Short task A ->
According to the restaurant review, which restaurant is set to open next door to MoQuila in December?
Short task B ->
Pick up the restaurant review right after its final sentence and carry it forward.

All the same, she looked terrific in the downlighting from those imported, one-of-a-kind metallic lanterns. The spanking new "Mex-chic" MoQuila -- still barely a fortnight old -- is right in the middle of its time. And there's no mystery why. The guy pulling the magic levers behind these elegantly coutured waitrons and selecting the Eurotrance booming from recessed speakers is Karl Alterman. Just call him Señor Zeitgeist: Alterman is one of a particular breed of restaurateur -- he puts together "unique concepts," finds a partner (he's been aligned with big names like Dennis Max and John Belleme), and opens local eateries so suffused with personality and calculated eccentricities that you wish they were human so you could date them. Some of Alterman's offspring succeed, like the wildly popular Prezzo (now closed) and Gigi's Tavern (still open under new ownership); others die embarrassing deaths. Red Bowl, a noodle palace where diners slurped everything from bowls, apparently bowled nobody over. And Digs dug its own grave right through the floor of Lake Worth's Gulfstream Hotel in under a year. No matter -- you get the feeling Alterman gathers no moss. He wants to do it and move on. MoQuila's been open two weeks, and his eye is already wandering -- he's getting ready to debut Deep Blue Seafood, scheduled to open next door to MoQuila in December.
I have nothing against being bamboozled by restaurant glitz as long as the food is good, and I'm happy to report that at MoQuila, it mostly is. And with a menu of 200 different tequilas, MoQuila's right up there with the big L.A. tequila bars, and Alterman's once again zipping along the razor edge of a trend.

Material ->
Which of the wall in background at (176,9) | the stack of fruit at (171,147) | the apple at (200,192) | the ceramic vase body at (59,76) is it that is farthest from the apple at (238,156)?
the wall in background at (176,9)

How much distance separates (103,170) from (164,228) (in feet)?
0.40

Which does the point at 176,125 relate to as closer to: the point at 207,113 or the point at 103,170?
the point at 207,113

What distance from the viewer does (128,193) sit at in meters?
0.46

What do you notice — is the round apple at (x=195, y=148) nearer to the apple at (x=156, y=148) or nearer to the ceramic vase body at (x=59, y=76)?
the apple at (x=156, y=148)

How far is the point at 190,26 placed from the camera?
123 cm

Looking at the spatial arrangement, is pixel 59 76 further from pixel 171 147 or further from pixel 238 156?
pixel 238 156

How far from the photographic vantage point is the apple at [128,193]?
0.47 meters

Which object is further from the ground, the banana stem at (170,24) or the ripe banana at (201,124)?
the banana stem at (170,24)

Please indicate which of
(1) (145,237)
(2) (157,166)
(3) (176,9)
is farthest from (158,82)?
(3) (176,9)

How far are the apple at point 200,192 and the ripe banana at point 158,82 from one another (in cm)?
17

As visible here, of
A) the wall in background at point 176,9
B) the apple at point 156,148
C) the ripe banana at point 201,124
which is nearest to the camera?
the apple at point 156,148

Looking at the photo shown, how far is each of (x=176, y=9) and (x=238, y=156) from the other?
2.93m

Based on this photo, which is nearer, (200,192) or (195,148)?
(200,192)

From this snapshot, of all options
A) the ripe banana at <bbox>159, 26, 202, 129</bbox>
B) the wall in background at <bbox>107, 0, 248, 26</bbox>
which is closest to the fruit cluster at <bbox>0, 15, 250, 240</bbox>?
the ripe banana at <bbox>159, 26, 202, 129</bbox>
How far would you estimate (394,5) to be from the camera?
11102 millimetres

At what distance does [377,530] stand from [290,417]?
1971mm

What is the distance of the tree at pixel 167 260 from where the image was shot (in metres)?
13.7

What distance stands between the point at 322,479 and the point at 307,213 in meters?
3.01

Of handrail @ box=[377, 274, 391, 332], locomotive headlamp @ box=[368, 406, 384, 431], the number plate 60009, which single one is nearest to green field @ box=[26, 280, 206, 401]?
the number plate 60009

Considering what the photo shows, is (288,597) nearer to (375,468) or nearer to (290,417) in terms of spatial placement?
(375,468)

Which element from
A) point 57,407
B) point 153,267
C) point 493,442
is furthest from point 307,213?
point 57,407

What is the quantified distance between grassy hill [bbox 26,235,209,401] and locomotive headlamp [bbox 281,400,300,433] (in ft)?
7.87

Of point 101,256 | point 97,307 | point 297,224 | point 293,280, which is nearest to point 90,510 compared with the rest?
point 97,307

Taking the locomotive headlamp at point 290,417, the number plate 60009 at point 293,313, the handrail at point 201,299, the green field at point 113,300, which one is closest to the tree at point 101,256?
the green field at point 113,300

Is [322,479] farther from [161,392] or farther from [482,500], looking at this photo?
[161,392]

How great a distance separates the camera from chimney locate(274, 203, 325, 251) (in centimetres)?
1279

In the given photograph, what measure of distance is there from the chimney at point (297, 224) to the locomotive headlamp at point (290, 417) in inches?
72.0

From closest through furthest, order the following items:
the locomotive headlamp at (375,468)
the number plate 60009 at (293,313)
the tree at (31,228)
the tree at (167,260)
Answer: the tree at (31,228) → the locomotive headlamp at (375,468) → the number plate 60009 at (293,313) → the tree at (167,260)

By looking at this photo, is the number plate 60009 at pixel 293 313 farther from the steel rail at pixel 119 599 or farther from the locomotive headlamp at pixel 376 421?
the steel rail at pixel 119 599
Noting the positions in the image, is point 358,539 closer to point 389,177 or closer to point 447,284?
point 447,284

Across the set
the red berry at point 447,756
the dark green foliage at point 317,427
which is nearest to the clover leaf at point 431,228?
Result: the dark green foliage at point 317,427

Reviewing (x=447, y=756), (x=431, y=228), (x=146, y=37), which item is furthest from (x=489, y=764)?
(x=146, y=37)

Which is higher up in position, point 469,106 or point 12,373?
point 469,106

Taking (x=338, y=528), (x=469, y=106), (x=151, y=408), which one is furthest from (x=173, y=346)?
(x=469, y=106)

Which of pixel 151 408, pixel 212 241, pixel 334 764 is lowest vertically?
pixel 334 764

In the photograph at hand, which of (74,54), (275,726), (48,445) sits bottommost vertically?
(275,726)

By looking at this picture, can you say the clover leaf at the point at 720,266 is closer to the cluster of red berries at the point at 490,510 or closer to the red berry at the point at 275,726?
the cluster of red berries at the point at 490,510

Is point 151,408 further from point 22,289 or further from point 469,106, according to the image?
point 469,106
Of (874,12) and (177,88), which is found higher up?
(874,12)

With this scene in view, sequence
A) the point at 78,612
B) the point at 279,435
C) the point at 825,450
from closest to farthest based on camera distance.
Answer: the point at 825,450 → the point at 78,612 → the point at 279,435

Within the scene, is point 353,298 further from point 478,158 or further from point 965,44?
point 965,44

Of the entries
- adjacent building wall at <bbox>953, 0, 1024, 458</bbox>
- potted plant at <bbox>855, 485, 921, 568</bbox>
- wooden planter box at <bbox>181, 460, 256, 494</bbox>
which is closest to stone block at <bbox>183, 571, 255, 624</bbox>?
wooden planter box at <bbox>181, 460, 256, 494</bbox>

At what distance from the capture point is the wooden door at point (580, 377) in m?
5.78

Exercise response A ->
Deep Blue Seafood.

Exercise response B ->
Here's the official backstory: Alterman was traveling in the Los Altos region of Jalisco, Mexico, where the blue agave plantations produce most of the world's true tequilas. He hooked up with the superpatrons of artisanal tequilas, the late Don Felipe Camarena and his son Don Carlos. The Camarena family had been producing, in small batches and for three generations, the beverage most aficionados agree is one of the finest tequilas going -- El Tesoro de Don Felipe. The encounter sparked an interest in tequila production and Mexican crafts that Alterman quite naturally parlayed into a new restaurant venture.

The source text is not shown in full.